Molecular Characterization of Compost at Increasing Stages of Maturity. 1. Chemical Fractionation and Infrared Spectroscopy

Abstract

Composted organic biomasses at 60, 90, and 150 days of maturity were studied for changes in molecular composition. Compost samples were subjected to a mild sequential fractionation based on (1) organic solvent extraction, (2) transesterification with boron trifluoride in methanol (BF3-CH3OH), and (3) methanolic alkaline hydrolysis (KOH-CH3OH).
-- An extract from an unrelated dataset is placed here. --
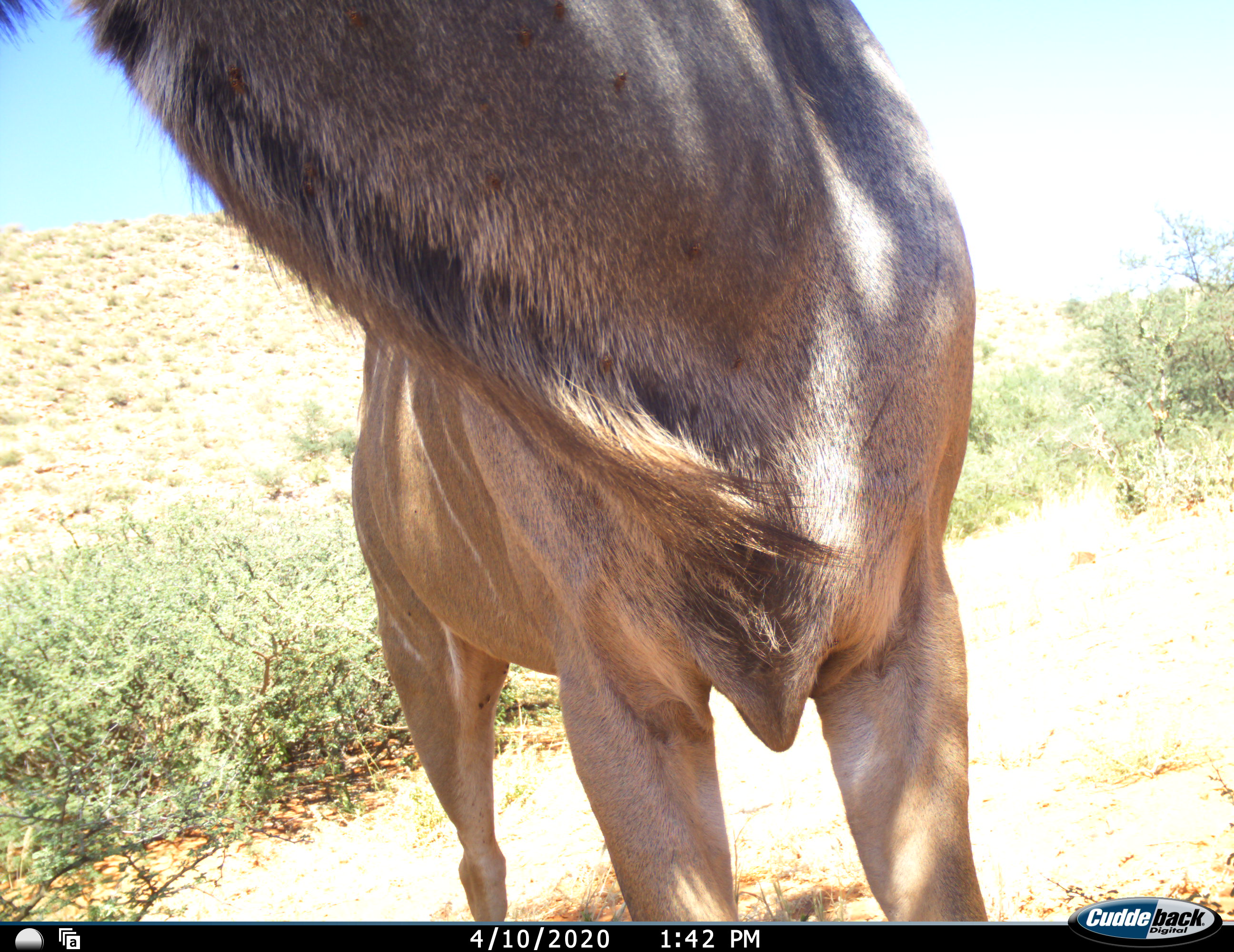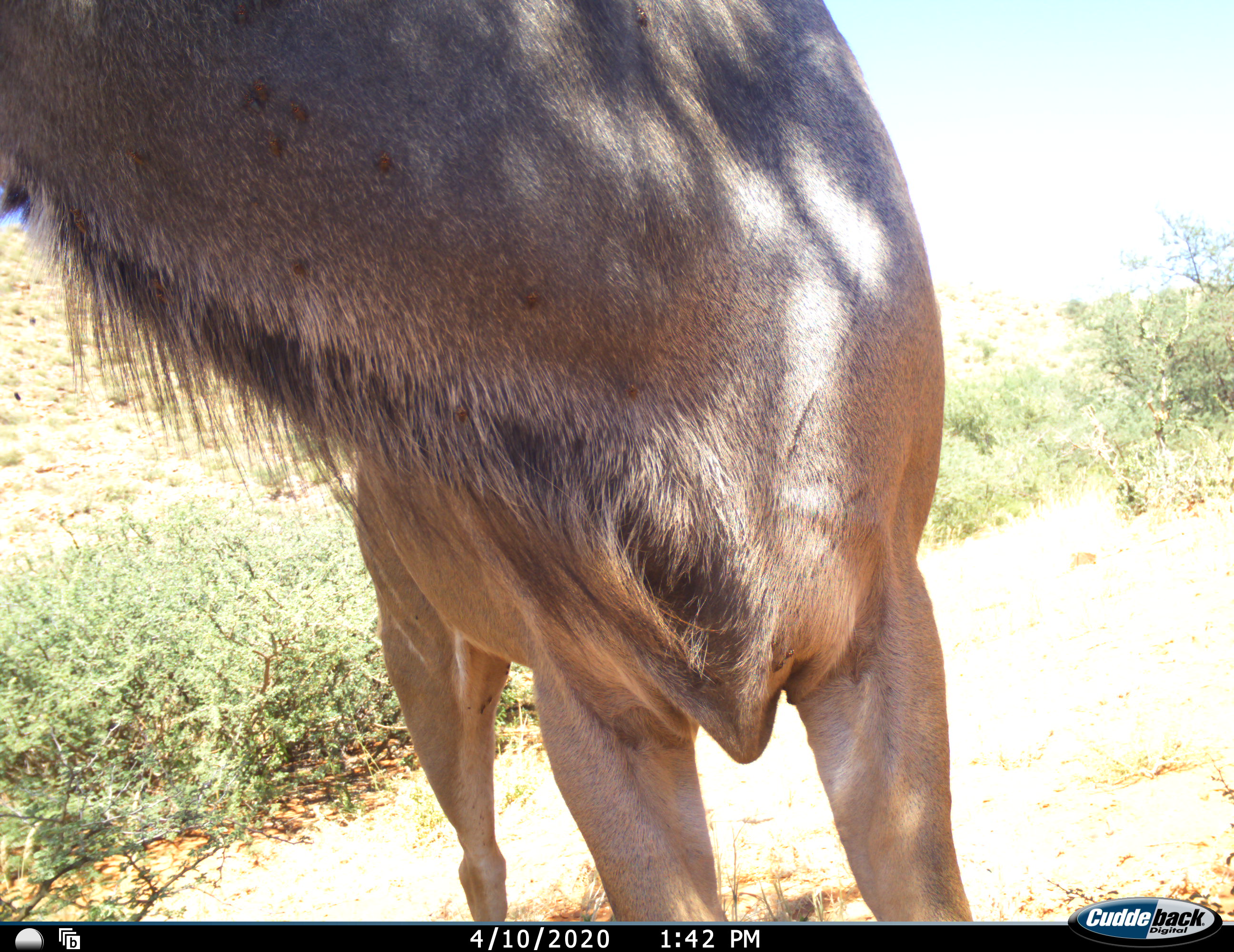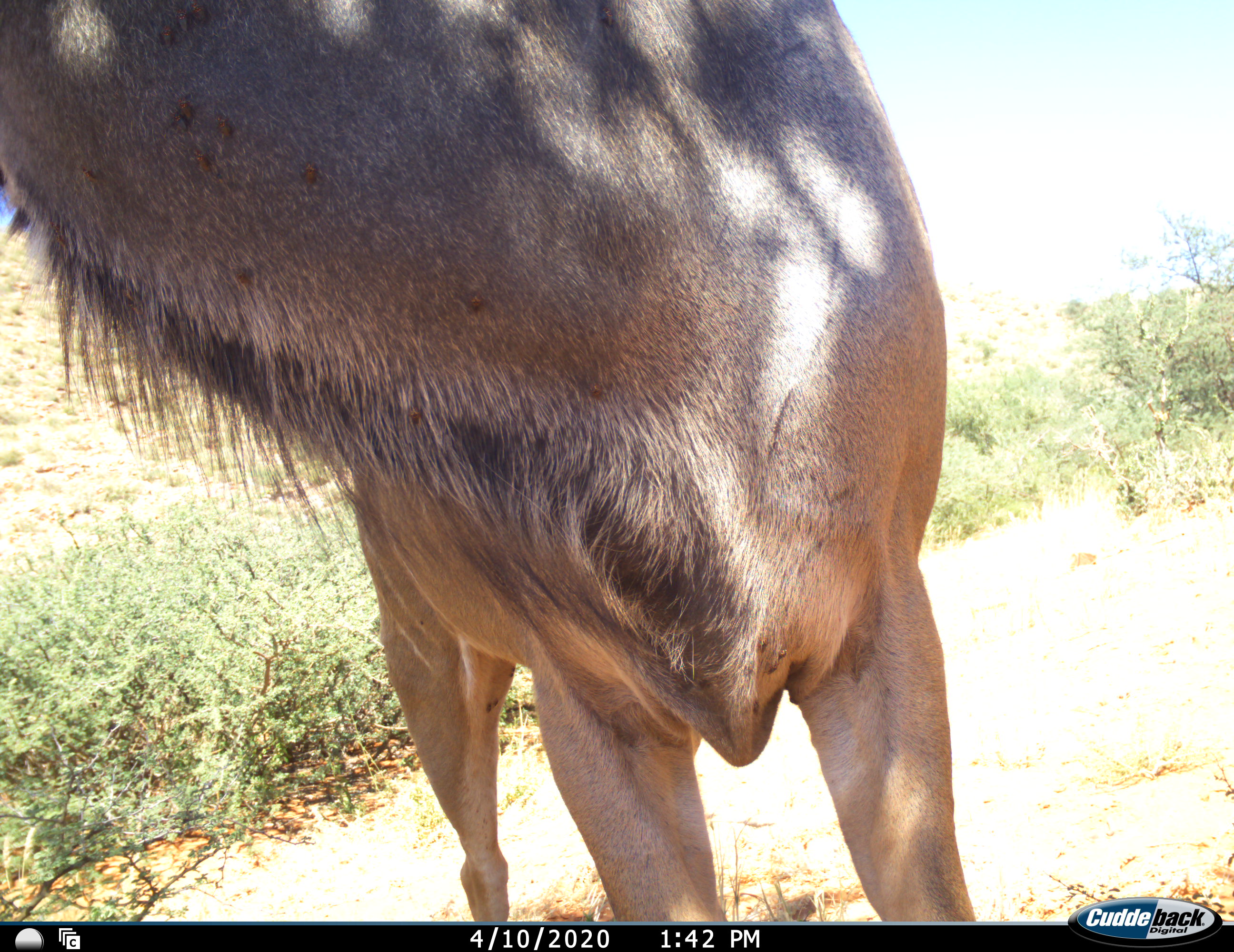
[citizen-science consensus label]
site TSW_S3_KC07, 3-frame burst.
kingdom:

The general chemical variations in compost residues following fractionation were monitored by DRIFT spectroscopy, whereas the molecular components separated along the fractionation steps were identified by GC-MS. DRIFT spectra suggested a progressive decrease of biolabile compounds such as alkyls, carbohydrates, and proteinaceous materials with compost maturity. Extraction of unbound components in an organic solvent indicated a considerable reduction of linear and branched alkanoic acids, both saturated and unsaturated, n-alkanes, and n-alkanols with enhancing compost maturity. Extracts of weakly bound molecules by transesterification revealed a decrease, with compost maturity, of components from more recalcitrant plant polyesters, such as omega-, di-, and trihydroxy acids, dioic acids, and n-alkanols. Extracts of strongly bound molecules by alkaline hydrolysis indicated a lower decrease of the same components, suggesting their reduced availability when in stable hydrophobic domains of progressively mature compost. The largest decrease in molecular components occurred when compost was stabilized from 60 to 90 days, whereas its composition did not significantly vary after stabilization at 150 days. The molecular structures of a number of steroids and terpenes appeared to be less susceptible to transformation with composting maturity, thereby resulting as useful biomarkers to trace the fate of composted organic matter in the environment. This work showed that a detailed molecular characterization of compost by a stepwise chemical fractionation enables the evaluation of compost maturity and origin of composted biomasses, as well as the identification of environmental tracers.